In particular, this chapter discusses how UIDAI’s one-way expectation of transparency, which is aimed at recipients of social assistance, illustrates how knowledge and authority coalesce in the contemporary expression of structural power. It shares Strange’s appreciation of granular analyses, as Germain elaborated earlier in this book, as a necessary mode of interrogating the details of a concern in order to understand its material effects. Here, I consider some of the intricacies through which power is being fashioned while retaining critical focus on the “big picture” as Strange would. However, and distinct from Strange, I do so in a way that accounts for entanglements of technologies, bodies, and social categories of difference, which are reflective of interlocking systems of inequality and oppression that are part of the Indian state.
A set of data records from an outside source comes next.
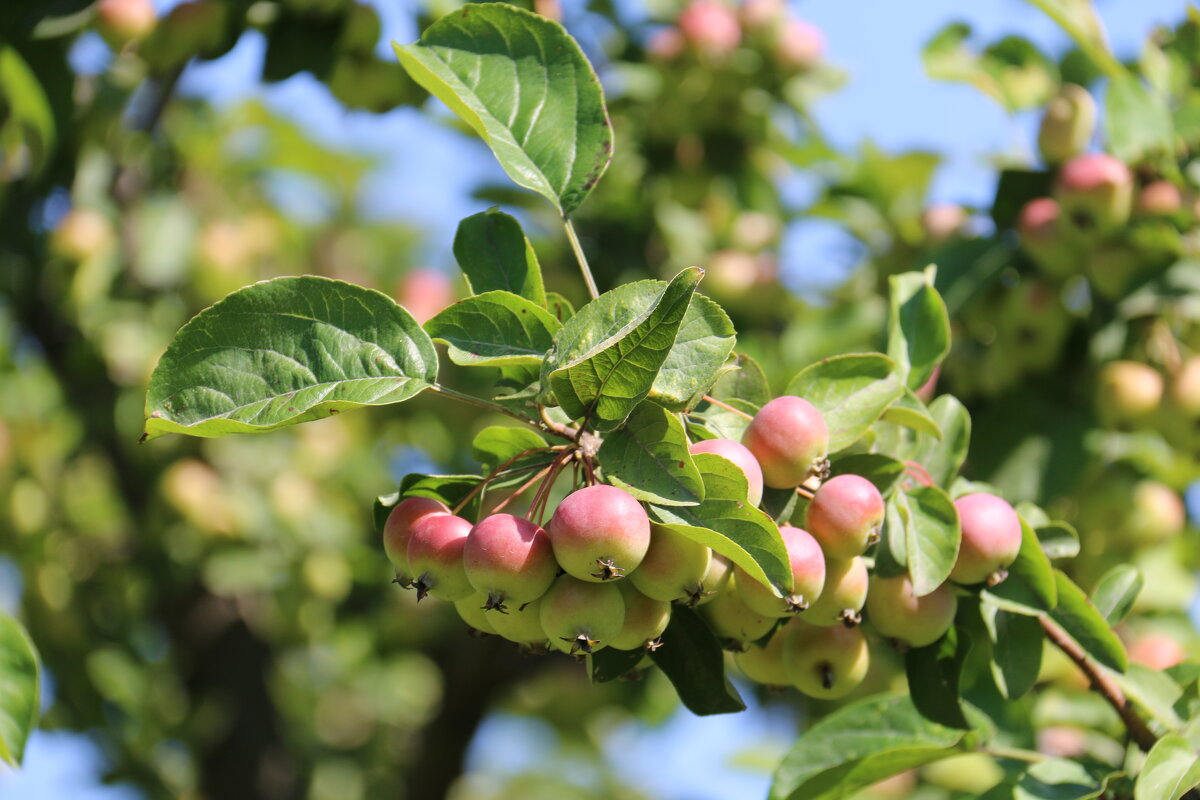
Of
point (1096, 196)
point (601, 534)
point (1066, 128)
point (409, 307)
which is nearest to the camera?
point (601, 534)

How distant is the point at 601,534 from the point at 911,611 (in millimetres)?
344

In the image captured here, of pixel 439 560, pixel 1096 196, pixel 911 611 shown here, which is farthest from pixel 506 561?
pixel 1096 196

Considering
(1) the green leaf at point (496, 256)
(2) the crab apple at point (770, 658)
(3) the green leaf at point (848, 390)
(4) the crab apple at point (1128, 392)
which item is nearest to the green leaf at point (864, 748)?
(2) the crab apple at point (770, 658)

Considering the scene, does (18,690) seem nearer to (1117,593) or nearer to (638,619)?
(638,619)

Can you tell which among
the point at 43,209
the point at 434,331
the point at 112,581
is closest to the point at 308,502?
the point at 112,581

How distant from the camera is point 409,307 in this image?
113 inches

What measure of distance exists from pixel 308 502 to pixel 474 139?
1.04 meters

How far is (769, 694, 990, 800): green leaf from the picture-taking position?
1141mm

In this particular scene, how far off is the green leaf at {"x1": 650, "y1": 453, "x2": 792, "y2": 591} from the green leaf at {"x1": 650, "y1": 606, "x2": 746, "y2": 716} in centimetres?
18

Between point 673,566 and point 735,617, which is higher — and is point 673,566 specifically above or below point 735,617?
above

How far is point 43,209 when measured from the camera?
252 cm

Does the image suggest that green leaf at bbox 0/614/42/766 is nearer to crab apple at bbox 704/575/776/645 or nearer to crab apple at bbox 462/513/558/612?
crab apple at bbox 462/513/558/612

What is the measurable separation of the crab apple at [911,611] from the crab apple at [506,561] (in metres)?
0.33

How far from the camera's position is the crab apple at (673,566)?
2.78ft
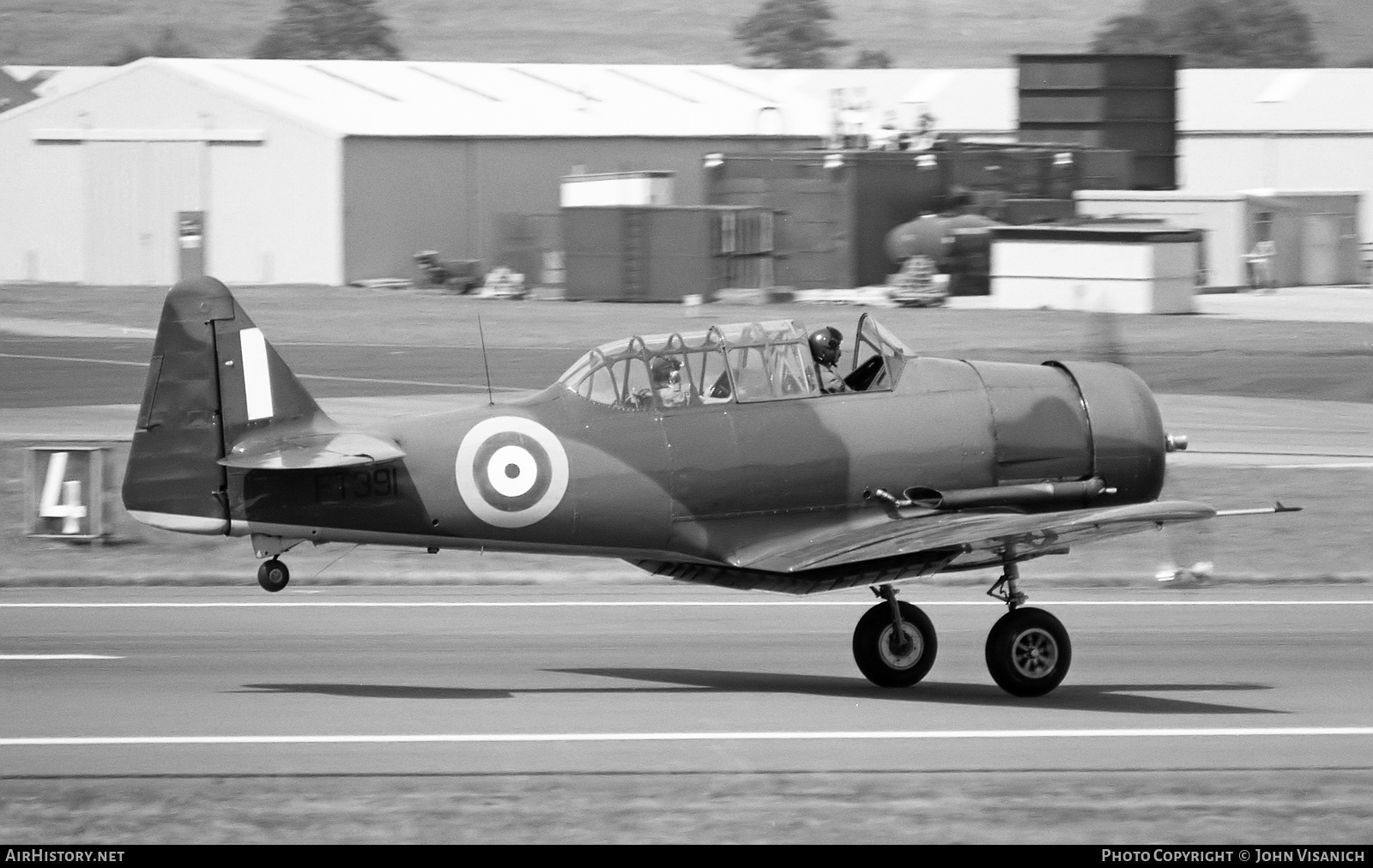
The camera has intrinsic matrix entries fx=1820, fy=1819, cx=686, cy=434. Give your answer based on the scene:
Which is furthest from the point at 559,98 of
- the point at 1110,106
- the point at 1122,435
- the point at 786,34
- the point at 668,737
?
the point at 786,34

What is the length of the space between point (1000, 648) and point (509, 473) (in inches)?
144

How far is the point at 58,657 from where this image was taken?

The argument put forth here departs from traditional Strangean analyses found in International Political Economy. Unlike Strangean analyses’ tendency to overlook questions of gendered inequality, I embrace feminist calls to look at how “surveillance is integral to many of our foundational structural systems, ones that breed disenfranchisement, and that continue to be institutionalized” and to critically attend to how “underlying structures of domination” inform surveillance activities (Dubrofsky and Magnet 2015, 7). This chapter therefore attends to a wider range of structural formations of difference, including race and racism as well as gender and sexuality, as it examines the exercise of state power. The remainder of the chapter proceeds in four parts. The first section discusses the longer trajectory of states using knowledge about its residents as a central method of governing populations within its jurisdiction. A reflection on specific contours and features of India’s national identification initiative follows. The next section considers the specifics of Aadhaar in relation to insights gleaned through the literatures on surveillance, transparency, and governance, explaining specific contributions from the Indian example. I conclude by contemplating this case study’s implications for how we think of knowledge, particularly its role in the growing range of practices that can be understood as biogovernance, which generally speaking, is the governance of populations and individual humans through science and technology.